Die Thüringer FDP sieht das dringendste Problem für das Bildungssystem im Freistaat im Lehrermangel. "Wir brauchen ein umfassendes Maßnahmenpaket zur Bekämpfung des Lehrermangels. Dazu gehört unter anderem die Angleichung der Besoldung der jeweiligen Schularten und eine bessere Ausbildung von Quereinsteigern", erklärte der FDP-Landesvorsitzende Thomas Kemmerich.

Zu den Stärken gehört im Freistaat die Betreuung, weil auf einen Lehrer relativ wenige Schüler kommen. Außerdem seien die Bildungsausgaben je Schüler an den Berufsschulen sehr hoch. Für Kita-Kinder und an den Grundschulen seien zudem das Ganztagsangebot sehr gut.

Außerdem gaben die Autoren dem Freistaat Handlungsempfehlungen:

INTEGRATION: Sprachförderung sollte nach Ansicht der Experten systematisch schon mit Beginn der Kita gestärkt werden.

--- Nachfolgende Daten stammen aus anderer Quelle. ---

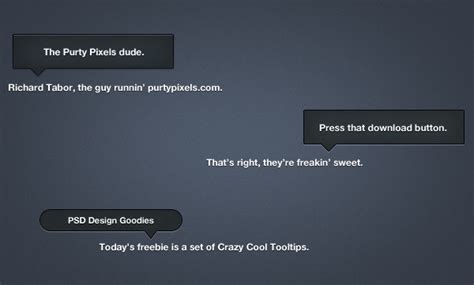 The Purty Pixels dude.

Richard Tabor, the guy runnin' purtypixels.com.

Press that download button.

That's right, they're freakin' sweet.

PSD Design Goodies

Today's freebie is a set of Crazy Cool Tooltips.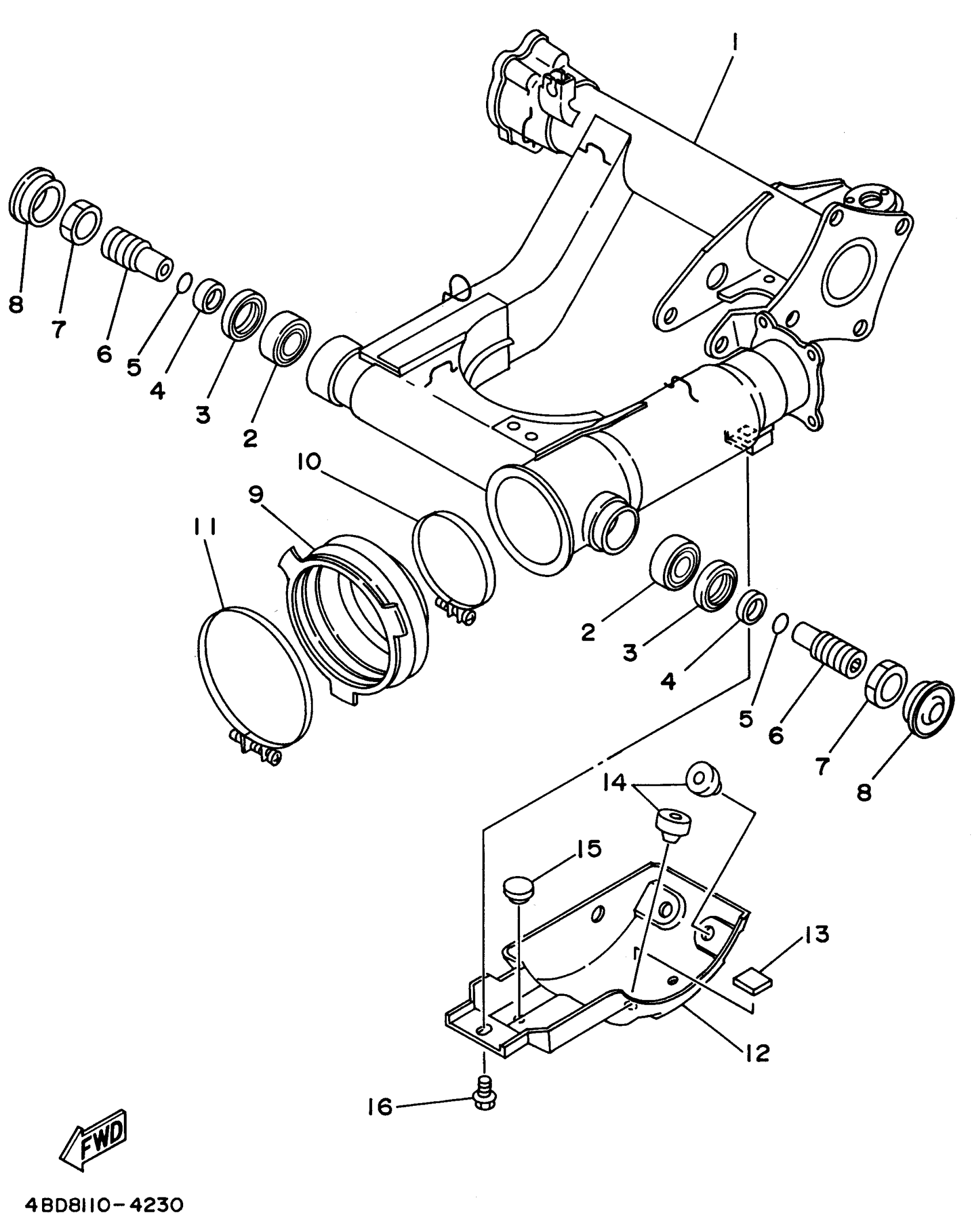 1

8
7
6
5
4
3
2

10
9
11

2
3
4
5
6
7
8

14
15
13
12
16

FWD

4BD8110-4230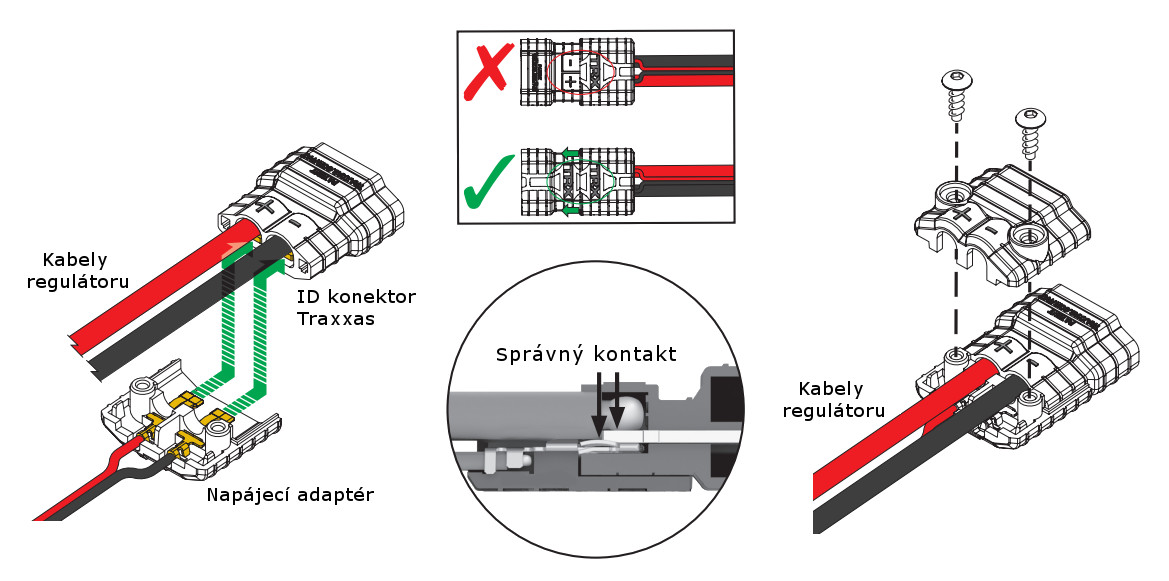 Kabely regulátoru

ID konektor Traxxas

Napájecí adaptér

Správný kontakt

Kabely regulátoru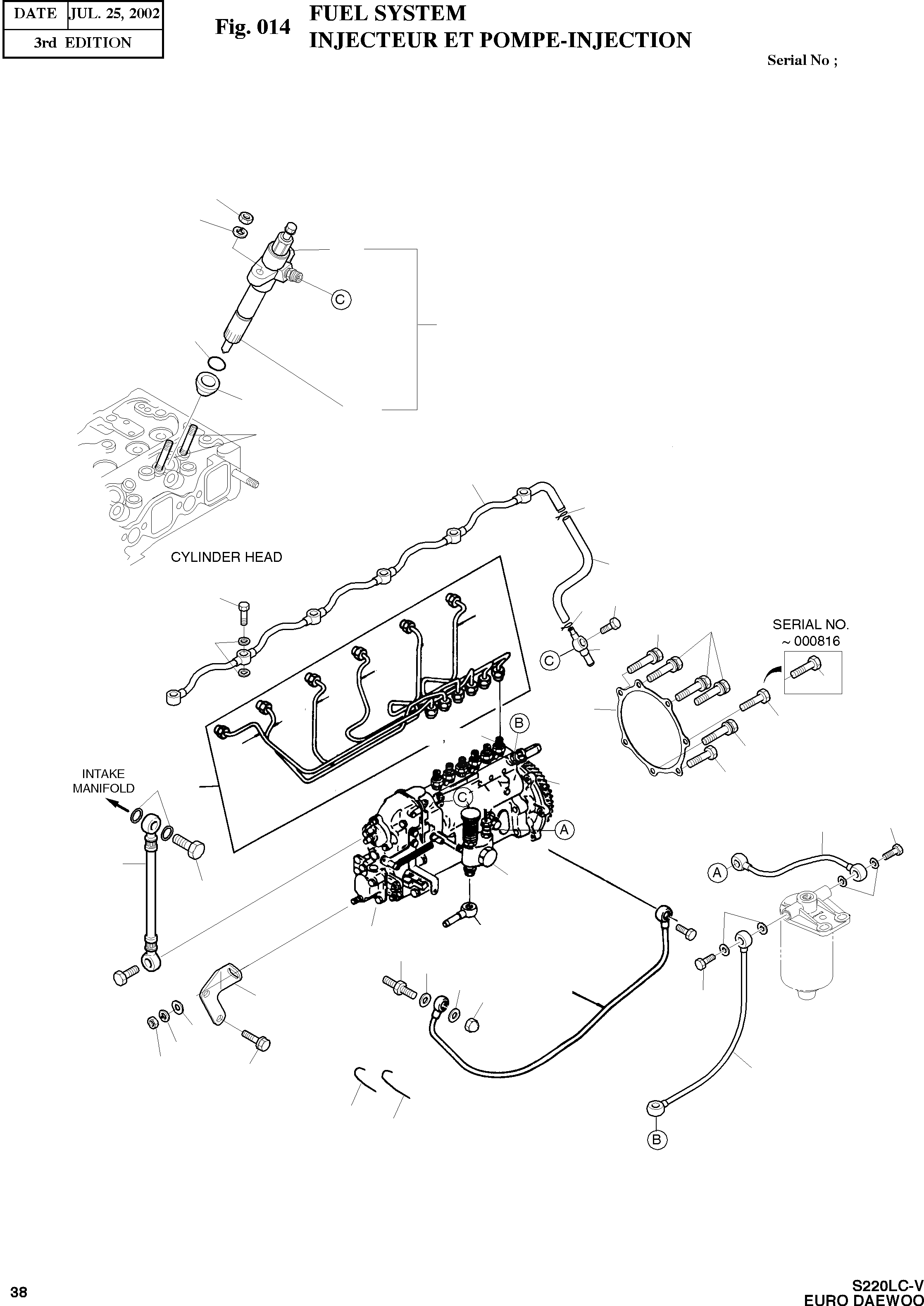 | DATE | JUL. 25, 2002 |
|---|---|
| 3rd EDITION | |

Fig. 014 FUEL SYSTEM
INJECTEUR ET POMPE-INJECTION

Serial No ;

C

CYLINDER HEAD

SERIAL NO.
~ 000816

C

B

INTAKE MANIFOLD

C

A

A

B

38

S220LC-V
EURO DAEWOO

DIGITALISIERUNG: Die Autoren mahnen, den Digitalpakt im Freistaat zügig umzusetzen. Außerdem müssten Lehrer im Bereich Digitalisierung geschult werden. "Thüringen sollte bei der beruflichen und akademischen IT-Ausbildung und der Forschung zusätzliche Impulse setzen", hieß es in der Mitteilung der Initiative.

ÖKONOMISCHE BILDUNG: Nach Ansicht der Autoren sollte die wirtschaftliche Grundbildung von Jugendlichen verbessert werden. Dazu seien bundesweit unter anderem Lehrkonzepte nötig.